宴席は、広壮豪華としか表現のしようのない屋敷の中に設けられていた。

既に荒廃が始まっているフィレンツェの市街地とは、全く無関係の、古代ローマ帝国全盛時を思わせるような、きらびやかさである。

ハルドゥーンたちの一行は、まったく咎められることもなく、屋敷に迎え入れられた。


フィレンツェの司教は、柔和な顔をしていた。

シャルルと並んで立つメリエムにも、微笑んでいる。

何故かハルドゥーンには、少し頭を下げた。


司教は、大きく両腕を広げ、シャルルを抱きしめる。

「ようこそ、この将来有望な若者を、このフィレンツェへ迎え入れることが出来た」

「これも、主なる神の偉大なお導きであります・・・」


「ありがとうございます」

「私も、このフィレンツェには、かねてから訪れたいと願っておりました」

「これも、司教様のおっしゃる通り、神のお導きと心が震える思いであります」

シャルルも、できる限りの誠意をもって、司教に応えた。


司教は宴席のかなり多数の聖職者たちや、フィレンツェの有力者たちに、シャルルを紹介し、宴会が始まった。

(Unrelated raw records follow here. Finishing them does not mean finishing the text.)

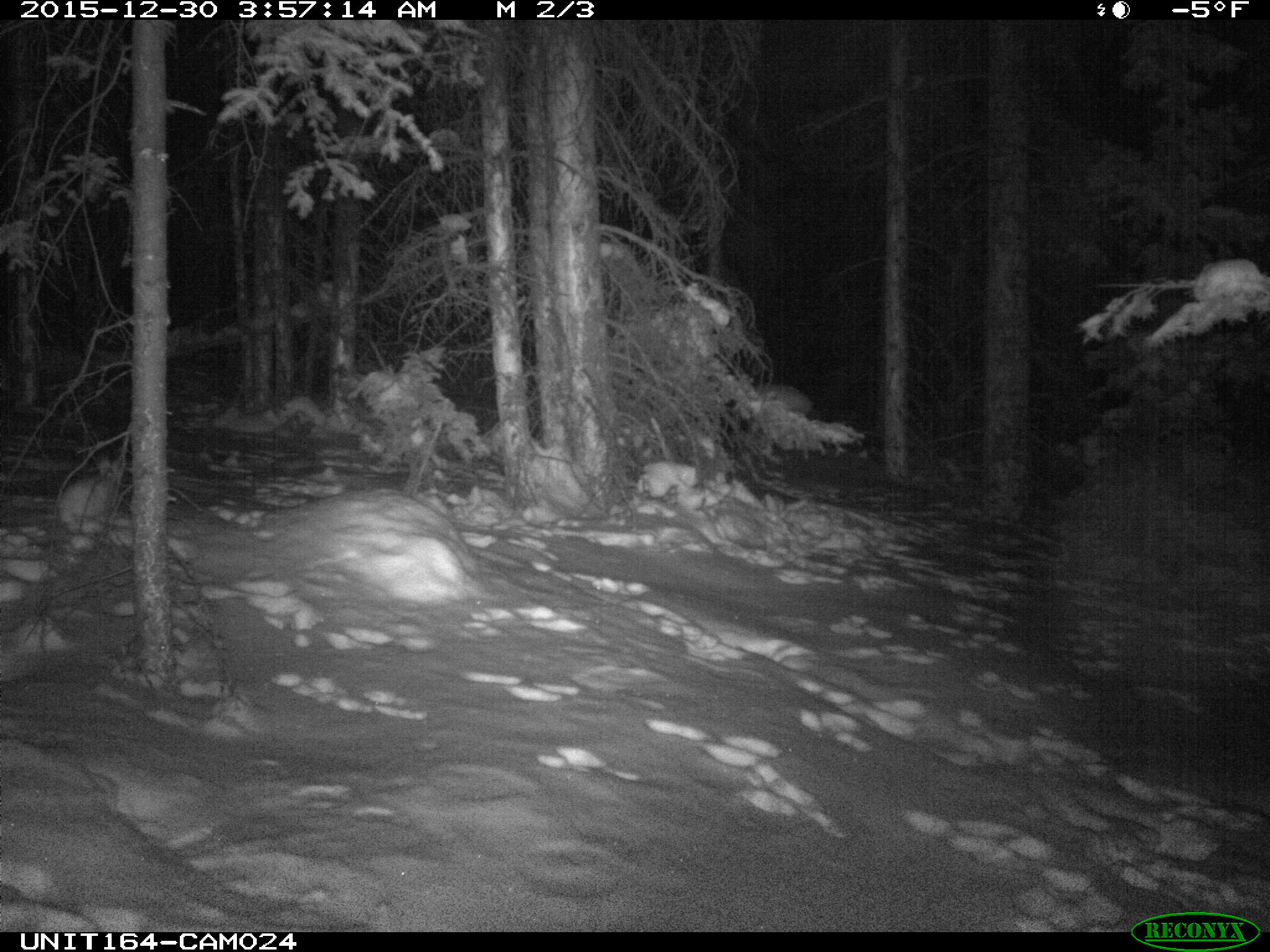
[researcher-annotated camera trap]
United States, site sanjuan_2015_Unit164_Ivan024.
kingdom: Animalia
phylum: Chordata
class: Mammalia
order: Lagomorpha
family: Leporidae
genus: Lepus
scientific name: Lepus americanus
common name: snowshoe hare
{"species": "Lepus americanus (snowshoe hare)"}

横たわって食事を取る古代ローマからのスタイルである。

豪華としか言いようのない、料理が運ばれてくる。


ハーブとはちみつのドレッシングをかけたアーティーチョークのドレッシングサラダ。

甘味にはちみつを使っている。

グリーンアスパラガスに溶き卵を混ぜて焼いた料理。

オリーブのソースをかけたステーキ。

仔羊のロースト。

月桂樹の葉の上で焼いたチーズケーキ・・・・


「ローマ帝国全盛時には、私有財産から公共に奉仕するということが美徳であり、名誉であると考えられていたものです」

「自分が公共に奉仕する・・結果として、ローマの国力が強くなるということが、最終的に、わが身の安全や、快適な生活をもたらすのですから・・」

「今や、こちらのローマ帝国がほぼ消滅状態であって、いまや奉仕する対象もない」

「ますます富は一握りの上層階級に集まり、それが教会に流れていく」

ハルドゥーンが、耳元でささやく。



シャルルは宴席の中を、メリエムを伴い、歩いている。

聖職者たちや、フィレンツェの有力な経済人、実家の取引先にも、声をかけた。

シャルルの柔らかな笑顔と話しぶり、メリエムの美貌は、声をかけられる人たちに、何か癒しでもあたえているのか、いつのまにか宴席全体が、笑い声に包まれている。


「このような宴席は、珍しい」

「いつも、何か裏の魂胆を持って、駆け引きの応酬だらけで・・・」

「心から楽しめるということはない」

「あの二人の笑顔を見ているだけで、何か幸せになる」

宴席から、口々に声があがる。


「おそらく・・・シャルル様にも、メリエムにも、何の魂胆もなく、駆け引きも無いからだろう」

「何もないということは、実は、かけがえもないほど、豊かなことだと思う」

ハルドゥーンは隣に座る、フィレンツェの司教に声をかける。


「はい・・・」

フィレンツェの司教は、少し緊張した声でハルドゥーンに応える。

「ハルドゥーン様・・それで・・・」

司教は声を低くした。

声は震えている。


「何、あの話か・・・」

ハルドゥーンは、鋭い目で司教を見つめる。

「いや、少し待て・・・」

ハルドゥーンは司教を、制した。

「宴会だろう・・・音楽と踊りは任せてくれ・・・」

ハルドゥーンは両手を叩いた。


少しして、ハルドゥーンの集団の一行の音楽と踊りが始まった。